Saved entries

[Start of Attachment]

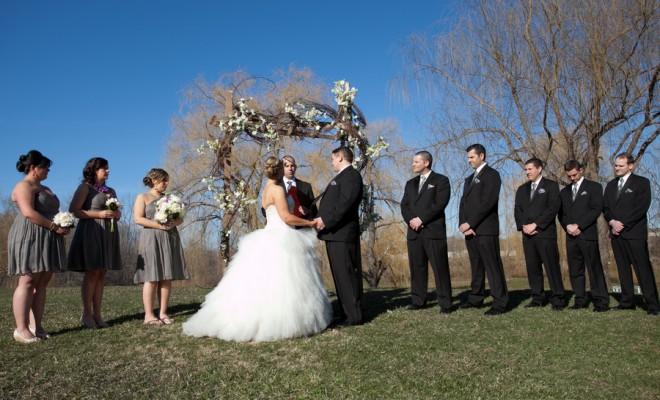 Bride + Groom Outdoor Wedding Ceremony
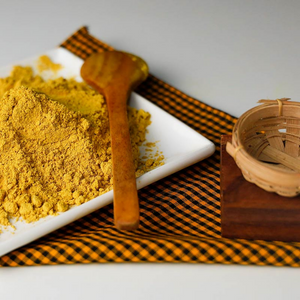Lakadong Ker - golden milk with high curcumin Lakadong turmeric, medicinal ginger and more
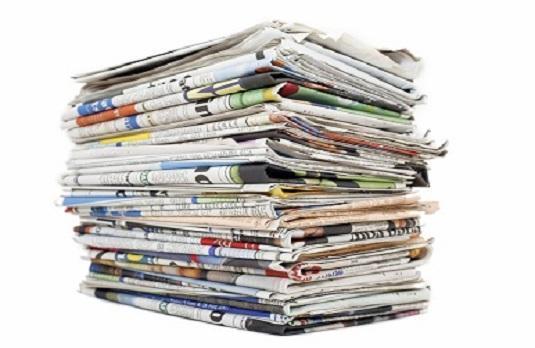 عناوين الصحف الصادرة يوم الأحد 26 تشرين الأول 2014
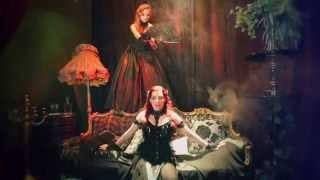 ENEMY OF REALITY - Needle Bites (ft. Ailyn Giménez)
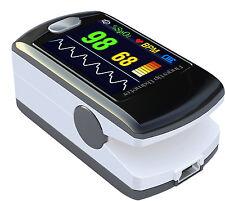 Pulse Oximeter Fingertip CMS50E Black Blood Oxygen SpO2 Monitor FDA, US Seller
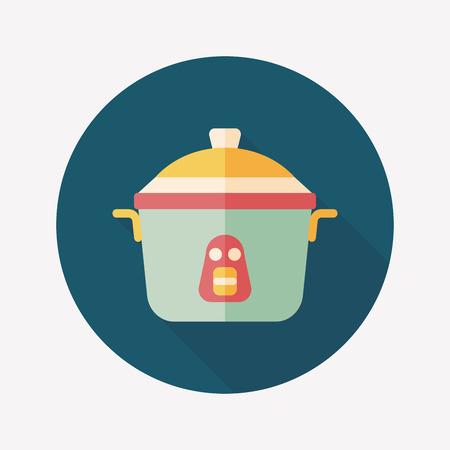 rice cooker: utensilios de cocina para cocinar arroz icono plana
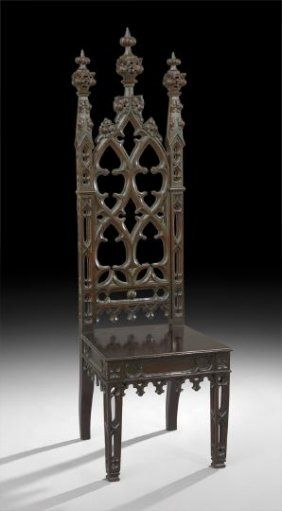 Rare and Important American Gothic Revival Oak Hall Chair, mid-19th century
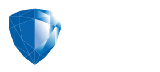 B-Boy Guide to Business, Finance & Life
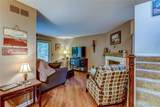 462 Forest Dr - Photo 4
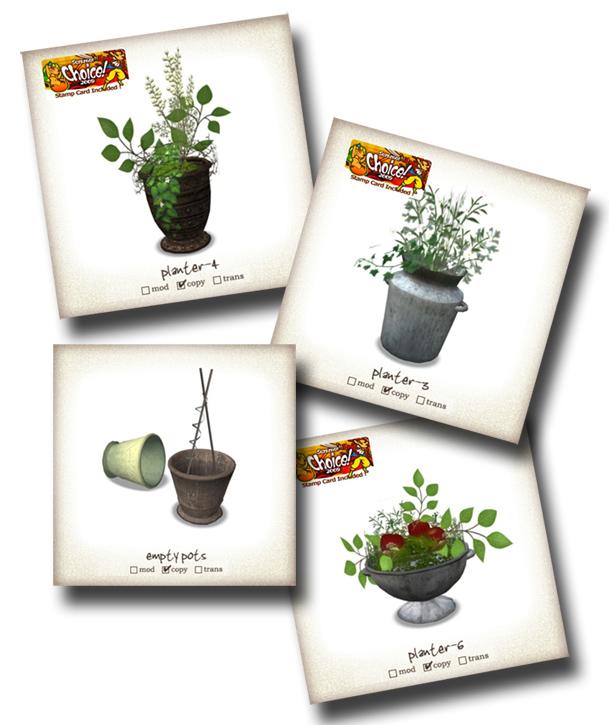 itutu plants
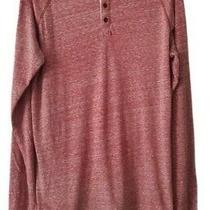 Aeropostale Men's Red Long Sleeve Casual Button Down Shirt Size Large Photo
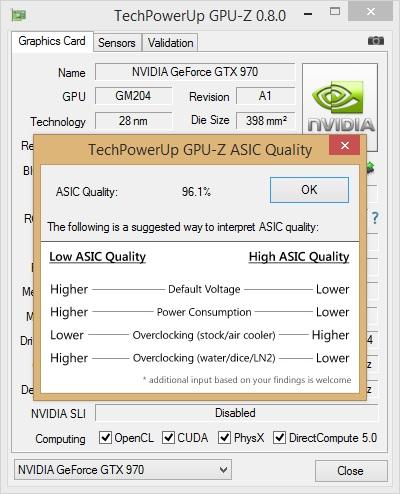 برنامه GPU-Z در حال نمایش ASIC quality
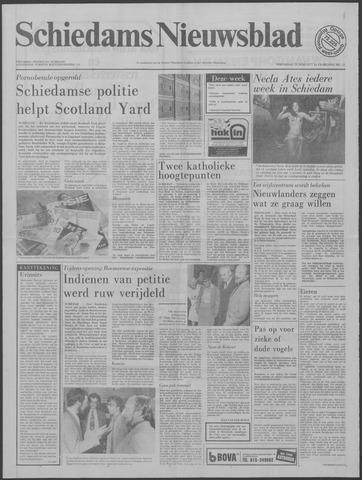 Schiedams Nieuwsblad 1977-06-29
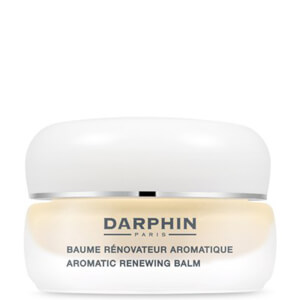 Darphin Renewing Balm (15ml).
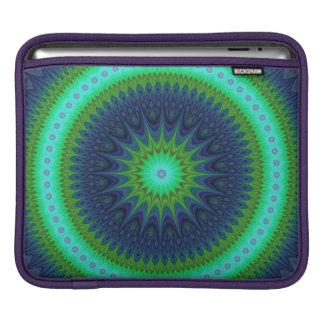Winter-Mandala iPad Sleeve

[End of Attachment]

* Task to carry out
In the data above, the line containing "Darphin Renewing Balm (15ml)." and all lines after it are to be reproduced exactly, leaving out the pictures.

* Answer to this task
 Darphin Renewing Balm (15ml).
Winter-Mandala iPad Sleeve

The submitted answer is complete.